I think Periscope can be great for learning
Last summer, on a whim, I decided to flip the camera around to face me instead of in front of me while broadcasting on Periscope. Earlier that day, I’d broadcasted a tourist-ey area of Philadelphia, drawing around 12 viewers. This time, however, around 350 at one point were all in the stream. I don’t remember the total number of viewers, but I believe it was over 1K — a reasonably large number for someone with zero online presence. The title of the broadcast was along the lines of “I study the brain, ask me anything.”
I didn’t expect very many people, if any at all, to jump in. I also didn’t expect the range and caliber of questions people had: “What causes Alzheimer’s and how do I prevent it? What causes Autism? Why do we sleep and have dreams? How do we store memories? Do we have free will? What is déjà vu?”
It was like a waterfall of questions, all of which were entirely valid, seldom trollish, and all of which I tried to answer without neglecting the details. I ended up sticking around for around 45 mins, the entirety of which consisted of fairly dense conversation — not the kind of conversation in which I expected non-scientists to be interested.
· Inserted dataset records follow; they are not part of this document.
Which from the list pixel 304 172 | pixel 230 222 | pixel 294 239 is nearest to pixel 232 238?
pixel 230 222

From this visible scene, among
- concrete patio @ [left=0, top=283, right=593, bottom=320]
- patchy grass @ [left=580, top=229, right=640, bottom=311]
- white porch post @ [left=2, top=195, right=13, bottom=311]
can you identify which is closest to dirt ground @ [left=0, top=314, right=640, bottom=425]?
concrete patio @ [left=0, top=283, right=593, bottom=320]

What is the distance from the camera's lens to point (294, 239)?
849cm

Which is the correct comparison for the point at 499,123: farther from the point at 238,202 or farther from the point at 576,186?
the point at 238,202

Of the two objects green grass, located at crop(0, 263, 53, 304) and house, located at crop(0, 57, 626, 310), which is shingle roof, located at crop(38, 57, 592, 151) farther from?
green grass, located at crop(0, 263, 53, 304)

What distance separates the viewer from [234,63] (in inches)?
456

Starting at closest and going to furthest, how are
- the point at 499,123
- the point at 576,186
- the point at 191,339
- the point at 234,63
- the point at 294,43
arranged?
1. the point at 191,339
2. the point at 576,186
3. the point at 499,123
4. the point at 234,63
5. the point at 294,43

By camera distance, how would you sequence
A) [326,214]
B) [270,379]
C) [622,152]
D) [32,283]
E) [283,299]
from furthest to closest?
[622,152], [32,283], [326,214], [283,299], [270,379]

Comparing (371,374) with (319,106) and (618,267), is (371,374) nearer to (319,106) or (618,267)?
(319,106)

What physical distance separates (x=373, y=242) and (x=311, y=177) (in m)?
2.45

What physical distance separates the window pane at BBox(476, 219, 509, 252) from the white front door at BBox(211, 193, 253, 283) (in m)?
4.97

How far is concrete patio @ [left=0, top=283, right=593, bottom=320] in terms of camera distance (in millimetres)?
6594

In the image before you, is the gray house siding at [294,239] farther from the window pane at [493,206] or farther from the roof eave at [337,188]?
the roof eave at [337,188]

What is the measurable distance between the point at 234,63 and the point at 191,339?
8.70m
Ever since then, I’ve kept up a fairly regular broadcast on Periscope with a pretty consistent viewership. Of course the level of engagement doesn’t compare with that of John Mayer noodling on his guitar, which was amazing to watch, but I’m talking about things like the brain’s mesocorticolimbic dopaminergic circuitry after all — the kind of content through which I was surprised my weekly section of intro Neuroscience students stayed awake. People seem to be interested in this stuff. Voluntarily. And while they may not enjoy slogging through dense technical literature, sitting down for a virtual chat about it is a different kind of affair.
Derek Muller has a Ph.D. in Physics, and runs a great YouTube channel called Veritasium, which has over 3 million subscribers. His videos focus on topics like how a transistor works and Heisenberg’s Uncertainty Principle. Again: not exactly lolcats. He did his dissertation on designing effective multimedia for physics education. His main finding: “multimedia which involves explicit discussion of alternative conceptions is more effective for learning that more concise expository summaries” — or, in other words, people tend to learn physics better when the process includes explorations of other, potentially erroneous, conceptions of the material . He also acknowledges that, ever since the integration of the radio into popular society, new technology has frequently promised to revolutionize the classroom, rarely ever truly delivering. Audio recordings, movies, nor video games have fundamentally augmented the way people learn new things. It’s difficult to substitute human interaction.
At the risk of falling into the same trap as many, many have before me: I think that systems like Periscope might introduce a nuance missing from YouTube that might make the difference between something that, at most, enriches education to something that offers a new format. Interacting with an expert in real time is fundamentally different from watching a pre-recorded lecture or video. The conversation is fluid; it adapts to the minds of those interacting, selectively filling in gaps of understanding rather than imposing a one-size-fits-all chunk of information. Participants benefit from the misconceptions that learners bring to the table, because one person’s misconception represents hundreds or thousands of others with the same misunderstanding.
Of course, it’s not perfect yet — not by a long shot. Interactions are still a bit too one-sided to fully exploit the fact that optimal learning seems to occur when alternative conceptions are explored. But some limiting features of the app are also advantageous: questions and answers must be concise but comprehensive; the lack of a linear progression of classes (algebra 1, algebra 2, etc.) requires that questions & answers must be understandable and interesting to new and returning viewers alike; without things like animations to lean on, we may need to express ourselves better; the transient stream of comments favors visibility of questions that are repeated by multiple viewers at the expense of questions that relatively fewer viewers post. Finding the line between depth and breadth is a challenge with which those of us broadcasting science-focused content continue to grapple — but I think it’s a problem that, as the app continues to evolve, we’ll get better at solving.
I’m not suggesting that we’ll soon close classrooms in favor of live-streamed class sessions. But I do think there’s something unique and valuable to conversations between people that we fail to recapture in classrooms. Among the variety of innovative approaches to modernizing education, this may be one tool that actually delivers on the promise of enhancing the way we educate. It’s still early days for live-streaming, and earlier still for live-streaming interactive educational content, but I’m excited by what I’ve seen so far.
- Muller, D.A. (2008). Designing Effective Multimedia for Physics Education (Doctoral dissertation). Retrieved from the School of Physics at the University of Sydney Australia Website.